Membawa inovasi ke dalam lembaga yang berarti mengatasi berbagai hambatan untuk
berinovasi. Sebuah diagram sebab – akibat pada Gambar 1, menggambarkan
hubungan awal antara penyebab dianggap memiliki efek pada proses dan hasil dari
sebuah proses. Analisis awal menunjukkan dua fundamental dan pertanyaan terkait
tentang bagaimana untuk memberikan kualitas yang tinggi dan terakreditasi
pengalaman dalam pembelajaran dan bagaimana untuk memperoleh sumber daya
modal dan pendapatan untuk memulai dan mengembangkan sebuah inovasi? Kedua
solusi-solusi praktis utama yang maju tentu saja telah berkolaborasi dengan secara
teratur dalam lembaga pengembangan dan pemeliharaan hubungan diluar industri.
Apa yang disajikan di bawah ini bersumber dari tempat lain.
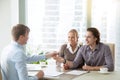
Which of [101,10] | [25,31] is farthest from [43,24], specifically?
[25,31]

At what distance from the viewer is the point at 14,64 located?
7.63 ft

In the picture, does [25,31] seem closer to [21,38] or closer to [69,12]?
[21,38]

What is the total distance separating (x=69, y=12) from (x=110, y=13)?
0.75 meters

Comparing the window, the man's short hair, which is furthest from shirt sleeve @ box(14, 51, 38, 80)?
the window

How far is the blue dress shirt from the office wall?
6.18 feet

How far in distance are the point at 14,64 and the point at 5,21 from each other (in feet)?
6.80

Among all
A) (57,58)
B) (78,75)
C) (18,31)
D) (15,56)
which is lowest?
(78,75)

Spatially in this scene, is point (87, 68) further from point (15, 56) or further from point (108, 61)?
point (15, 56)

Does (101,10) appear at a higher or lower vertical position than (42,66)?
higher

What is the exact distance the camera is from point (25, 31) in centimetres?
239

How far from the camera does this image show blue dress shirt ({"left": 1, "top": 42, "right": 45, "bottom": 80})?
221 centimetres

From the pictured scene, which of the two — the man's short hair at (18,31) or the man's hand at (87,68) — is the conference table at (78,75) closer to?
the man's hand at (87,68)

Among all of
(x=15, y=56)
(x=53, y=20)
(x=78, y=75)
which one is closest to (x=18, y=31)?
(x=15, y=56)

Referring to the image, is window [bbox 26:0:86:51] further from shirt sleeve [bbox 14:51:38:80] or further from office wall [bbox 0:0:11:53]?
shirt sleeve [bbox 14:51:38:80]
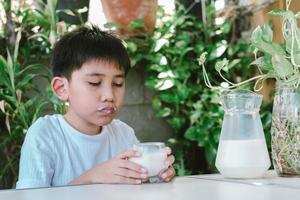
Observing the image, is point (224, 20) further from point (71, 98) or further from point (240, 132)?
point (240, 132)

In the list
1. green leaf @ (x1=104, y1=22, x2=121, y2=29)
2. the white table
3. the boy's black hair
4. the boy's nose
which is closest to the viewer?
the white table

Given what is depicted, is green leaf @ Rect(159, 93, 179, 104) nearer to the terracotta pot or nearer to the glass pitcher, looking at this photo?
the terracotta pot

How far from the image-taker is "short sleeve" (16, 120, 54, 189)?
1.11 meters

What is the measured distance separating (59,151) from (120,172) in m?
0.40

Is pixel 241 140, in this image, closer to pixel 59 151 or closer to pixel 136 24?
pixel 59 151

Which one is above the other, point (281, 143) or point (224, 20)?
point (224, 20)

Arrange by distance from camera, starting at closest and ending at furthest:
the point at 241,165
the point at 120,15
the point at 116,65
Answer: the point at 241,165, the point at 116,65, the point at 120,15

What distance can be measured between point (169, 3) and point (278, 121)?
1.78 meters

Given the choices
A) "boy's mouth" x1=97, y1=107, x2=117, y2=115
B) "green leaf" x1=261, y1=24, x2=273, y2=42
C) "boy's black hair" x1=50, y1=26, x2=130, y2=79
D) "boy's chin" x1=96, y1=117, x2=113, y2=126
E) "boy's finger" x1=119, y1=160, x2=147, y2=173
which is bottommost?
"boy's finger" x1=119, y1=160, x2=147, y2=173

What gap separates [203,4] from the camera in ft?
8.78

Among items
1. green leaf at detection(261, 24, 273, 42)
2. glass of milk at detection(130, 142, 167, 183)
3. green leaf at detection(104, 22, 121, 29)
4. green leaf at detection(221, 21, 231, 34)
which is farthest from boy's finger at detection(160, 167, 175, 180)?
green leaf at detection(221, 21, 231, 34)

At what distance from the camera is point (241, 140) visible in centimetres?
88

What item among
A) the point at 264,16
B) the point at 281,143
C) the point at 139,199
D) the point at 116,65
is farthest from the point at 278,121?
the point at 264,16

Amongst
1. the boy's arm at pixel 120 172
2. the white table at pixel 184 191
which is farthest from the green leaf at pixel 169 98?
the white table at pixel 184 191
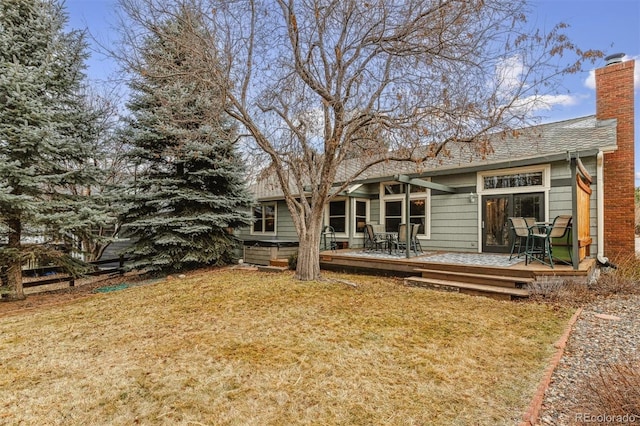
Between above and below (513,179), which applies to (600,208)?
below

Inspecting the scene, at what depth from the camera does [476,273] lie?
6.28m

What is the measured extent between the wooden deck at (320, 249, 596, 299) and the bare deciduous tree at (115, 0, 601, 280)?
1876 millimetres

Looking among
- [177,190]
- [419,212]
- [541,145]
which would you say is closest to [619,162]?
[541,145]

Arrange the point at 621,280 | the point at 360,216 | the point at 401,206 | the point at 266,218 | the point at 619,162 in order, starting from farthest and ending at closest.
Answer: the point at 266,218 → the point at 360,216 → the point at 401,206 → the point at 619,162 → the point at 621,280

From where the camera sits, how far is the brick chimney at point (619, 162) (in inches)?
295

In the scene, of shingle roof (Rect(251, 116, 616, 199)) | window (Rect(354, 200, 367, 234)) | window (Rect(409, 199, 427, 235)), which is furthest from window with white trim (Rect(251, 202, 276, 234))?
window (Rect(409, 199, 427, 235))

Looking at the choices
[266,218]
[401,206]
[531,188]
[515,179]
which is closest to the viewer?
[531,188]

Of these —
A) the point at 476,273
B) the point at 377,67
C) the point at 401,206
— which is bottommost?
the point at 476,273

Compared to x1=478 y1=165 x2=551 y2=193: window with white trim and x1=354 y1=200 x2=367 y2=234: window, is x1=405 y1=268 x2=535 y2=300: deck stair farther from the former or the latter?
x1=354 y1=200 x2=367 y2=234: window

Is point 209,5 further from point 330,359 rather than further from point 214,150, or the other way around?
point 330,359

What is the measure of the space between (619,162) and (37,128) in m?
12.8

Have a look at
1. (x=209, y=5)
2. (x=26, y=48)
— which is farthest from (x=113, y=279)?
(x=209, y=5)

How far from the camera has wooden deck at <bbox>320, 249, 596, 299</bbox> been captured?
5625 mm

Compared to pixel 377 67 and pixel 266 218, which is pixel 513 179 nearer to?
pixel 377 67
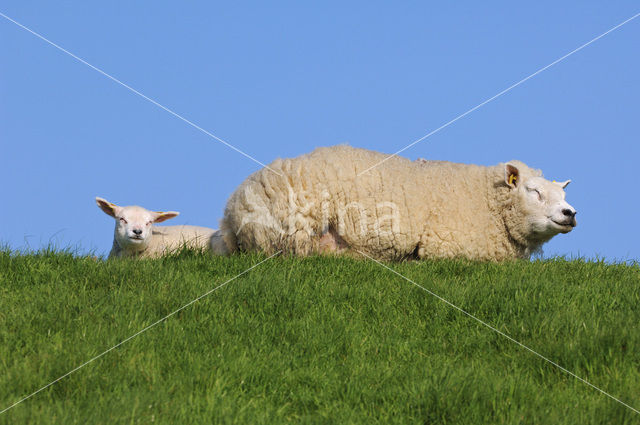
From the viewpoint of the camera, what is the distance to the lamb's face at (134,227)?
354 inches

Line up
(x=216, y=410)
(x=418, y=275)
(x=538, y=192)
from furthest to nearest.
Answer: (x=538, y=192) → (x=418, y=275) → (x=216, y=410)

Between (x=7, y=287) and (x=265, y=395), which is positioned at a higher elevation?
(x=7, y=287)

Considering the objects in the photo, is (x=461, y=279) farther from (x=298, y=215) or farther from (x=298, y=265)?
(x=298, y=215)

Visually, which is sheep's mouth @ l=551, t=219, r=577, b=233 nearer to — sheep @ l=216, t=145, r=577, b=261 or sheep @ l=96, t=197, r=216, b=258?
sheep @ l=216, t=145, r=577, b=261

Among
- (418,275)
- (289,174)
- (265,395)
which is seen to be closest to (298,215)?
(289,174)

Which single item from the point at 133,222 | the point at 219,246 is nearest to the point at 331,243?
the point at 219,246

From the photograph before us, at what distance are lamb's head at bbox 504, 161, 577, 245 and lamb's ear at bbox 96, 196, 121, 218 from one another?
5102mm

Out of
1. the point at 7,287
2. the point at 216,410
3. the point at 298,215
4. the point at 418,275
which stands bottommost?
the point at 216,410

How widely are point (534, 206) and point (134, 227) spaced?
5.02m

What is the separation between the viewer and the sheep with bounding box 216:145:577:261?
7477 millimetres

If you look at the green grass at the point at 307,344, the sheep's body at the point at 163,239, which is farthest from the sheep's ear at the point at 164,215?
the green grass at the point at 307,344

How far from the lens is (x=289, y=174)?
7.59 m

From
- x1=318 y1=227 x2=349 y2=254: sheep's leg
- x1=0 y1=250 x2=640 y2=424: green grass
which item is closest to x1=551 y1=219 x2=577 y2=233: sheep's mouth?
x1=0 y1=250 x2=640 y2=424: green grass

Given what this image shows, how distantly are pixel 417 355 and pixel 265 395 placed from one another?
1148 millimetres
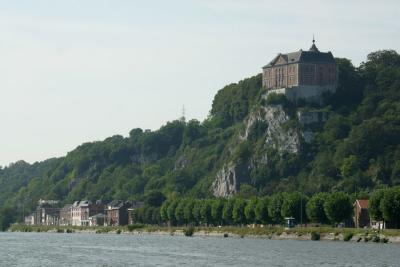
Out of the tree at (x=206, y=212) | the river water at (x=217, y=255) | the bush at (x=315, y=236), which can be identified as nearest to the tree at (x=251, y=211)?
the tree at (x=206, y=212)

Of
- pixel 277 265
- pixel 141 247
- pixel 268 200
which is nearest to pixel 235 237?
pixel 268 200

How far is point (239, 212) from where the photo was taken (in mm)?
179375

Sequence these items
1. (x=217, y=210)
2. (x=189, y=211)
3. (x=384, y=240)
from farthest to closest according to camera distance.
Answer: (x=189, y=211) → (x=217, y=210) → (x=384, y=240)

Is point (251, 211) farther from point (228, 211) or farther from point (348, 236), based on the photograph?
point (348, 236)

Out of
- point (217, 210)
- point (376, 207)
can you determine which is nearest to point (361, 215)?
point (376, 207)

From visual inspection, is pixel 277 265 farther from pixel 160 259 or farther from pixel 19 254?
pixel 19 254

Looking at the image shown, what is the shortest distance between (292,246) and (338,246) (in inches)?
211

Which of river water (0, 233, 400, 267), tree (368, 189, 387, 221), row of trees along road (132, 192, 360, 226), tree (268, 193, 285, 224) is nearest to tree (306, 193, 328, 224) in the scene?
row of trees along road (132, 192, 360, 226)

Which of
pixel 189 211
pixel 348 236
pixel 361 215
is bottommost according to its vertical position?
pixel 348 236

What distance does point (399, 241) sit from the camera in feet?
420

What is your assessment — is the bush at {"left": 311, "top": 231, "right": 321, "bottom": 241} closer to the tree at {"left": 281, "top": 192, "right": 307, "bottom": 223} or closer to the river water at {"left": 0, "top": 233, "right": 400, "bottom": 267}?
the river water at {"left": 0, "top": 233, "right": 400, "bottom": 267}

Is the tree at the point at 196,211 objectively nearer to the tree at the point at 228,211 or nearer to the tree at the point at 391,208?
the tree at the point at 228,211

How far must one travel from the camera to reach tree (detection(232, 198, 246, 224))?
17925 centimetres

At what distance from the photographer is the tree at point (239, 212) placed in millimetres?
179250
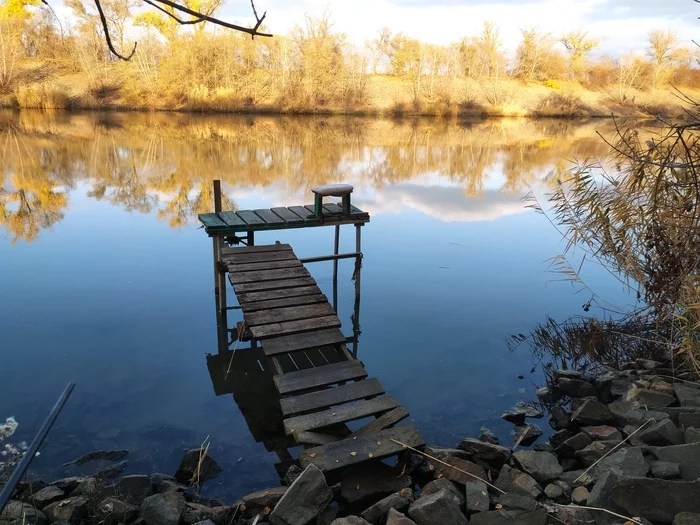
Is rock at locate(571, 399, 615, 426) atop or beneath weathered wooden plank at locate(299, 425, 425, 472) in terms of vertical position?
beneath

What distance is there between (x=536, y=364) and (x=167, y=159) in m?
14.7

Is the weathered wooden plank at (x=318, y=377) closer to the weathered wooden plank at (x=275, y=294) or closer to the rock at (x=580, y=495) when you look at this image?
the weathered wooden plank at (x=275, y=294)

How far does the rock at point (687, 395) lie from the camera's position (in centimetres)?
491

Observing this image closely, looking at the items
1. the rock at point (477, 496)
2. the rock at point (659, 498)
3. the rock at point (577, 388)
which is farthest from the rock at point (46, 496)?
the rock at point (577, 388)

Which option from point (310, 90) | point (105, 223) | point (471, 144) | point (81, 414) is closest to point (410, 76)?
point (310, 90)

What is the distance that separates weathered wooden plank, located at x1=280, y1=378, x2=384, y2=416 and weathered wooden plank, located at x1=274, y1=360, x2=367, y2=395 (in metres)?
0.12

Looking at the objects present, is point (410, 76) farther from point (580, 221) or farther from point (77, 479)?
point (77, 479)

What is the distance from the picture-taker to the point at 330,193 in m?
7.29

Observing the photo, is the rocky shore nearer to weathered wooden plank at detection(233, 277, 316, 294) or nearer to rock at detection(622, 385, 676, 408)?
rock at detection(622, 385, 676, 408)

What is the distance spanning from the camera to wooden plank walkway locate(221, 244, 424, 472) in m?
4.32

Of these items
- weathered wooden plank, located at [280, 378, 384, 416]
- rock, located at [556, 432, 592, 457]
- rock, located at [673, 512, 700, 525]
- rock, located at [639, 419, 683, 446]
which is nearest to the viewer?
rock, located at [673, 512, 700, 525]

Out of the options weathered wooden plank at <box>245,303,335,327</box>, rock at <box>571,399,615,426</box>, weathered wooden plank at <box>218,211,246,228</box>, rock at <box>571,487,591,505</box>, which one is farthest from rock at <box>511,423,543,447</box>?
weathered wooden plank at <box>218,211,246,228</box>

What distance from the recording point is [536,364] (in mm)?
6637

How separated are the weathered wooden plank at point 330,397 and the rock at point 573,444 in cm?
159
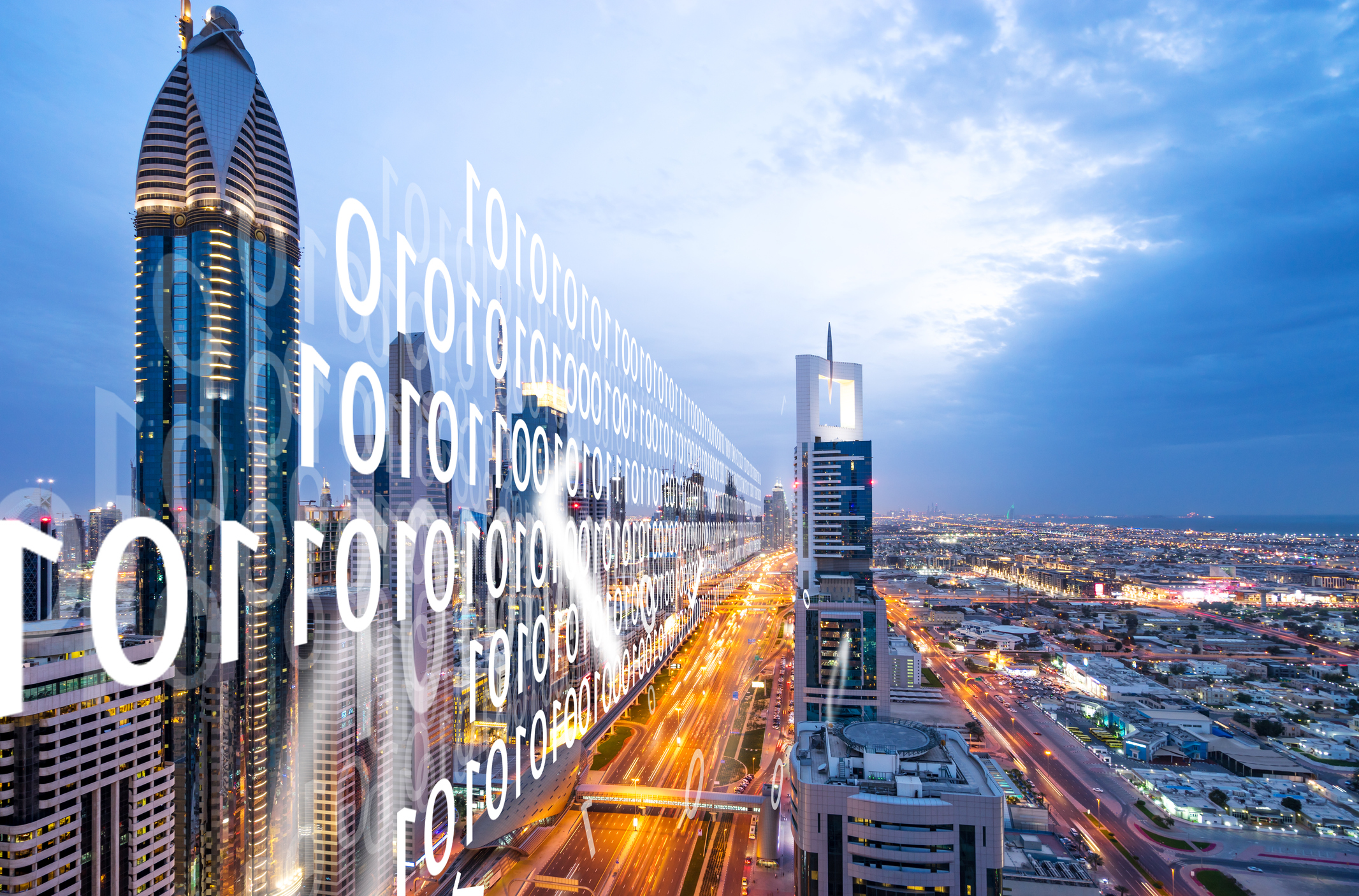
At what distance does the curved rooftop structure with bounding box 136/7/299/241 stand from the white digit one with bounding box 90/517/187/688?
1039 centimetres

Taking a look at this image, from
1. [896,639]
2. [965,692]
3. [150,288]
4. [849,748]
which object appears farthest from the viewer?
[896,639]

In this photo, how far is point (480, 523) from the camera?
569 inches

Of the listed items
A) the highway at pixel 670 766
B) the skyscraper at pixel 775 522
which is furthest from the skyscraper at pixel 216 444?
the skyscraper at pixel 775 522

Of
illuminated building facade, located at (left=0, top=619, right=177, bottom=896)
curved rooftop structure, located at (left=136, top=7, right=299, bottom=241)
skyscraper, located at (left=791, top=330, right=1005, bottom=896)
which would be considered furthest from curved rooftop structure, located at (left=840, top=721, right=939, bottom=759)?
curved rooftop structure, located at (left=136, top=7, right=299, bottom=241)

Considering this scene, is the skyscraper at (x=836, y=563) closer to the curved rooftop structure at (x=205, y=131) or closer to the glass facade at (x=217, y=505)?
the glass facade at (x=217, y=505)

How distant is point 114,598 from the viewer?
5371 mm

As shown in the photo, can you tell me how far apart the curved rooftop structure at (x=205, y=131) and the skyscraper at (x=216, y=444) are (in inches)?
1.0

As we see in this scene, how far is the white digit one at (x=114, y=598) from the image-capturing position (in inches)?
194

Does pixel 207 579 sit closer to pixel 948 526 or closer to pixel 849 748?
pixel 849 748

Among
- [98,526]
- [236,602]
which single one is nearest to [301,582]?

Diagram sebab-akibat hambatan pembangunan
Aspirasi penyiar profesional adalah untuk memiliki penghargaan yang diakui
untuk profesinya dari penterjemah. Untuk alasan ini merupakan tujuan penting
menjadi desain yang berkualitas tinggi dan terakreditasi Program yang diperlukan
definisi standar baru prestasi untuk mengenali kompetensi antar bahasa belajar. Jadi
penghargaan untuk mengenali tingkat ini diusulkan dan disahkan oleh University of
Wales, Lampeter dan sasaran audit kualitas kelembagaan penuh. Penghargaan ini
telah disetujui oleh S4C, yang menyediakan penguji eksternal untuk penilaian dan
pemeliharaan standar profesional.
Pengajaran yang optimal dan belajar strategi yang terlibat perpaduan antara teori dan
praktek. Namun, ini memiliki dampak pada proses yang harus membatasi hati-hati
dengan jumlah siswa pada program sehingga memberikan akses yang memadai ke
mesin penterjemah untuk latihan praktis. Meski begitu, siswa diizinkan untuk
mendapatkan akses ke ikatan fasilitator selama 24-jam sehari untuk mendapatkan
pengalaman langsung dan mendapatkan kemampuan.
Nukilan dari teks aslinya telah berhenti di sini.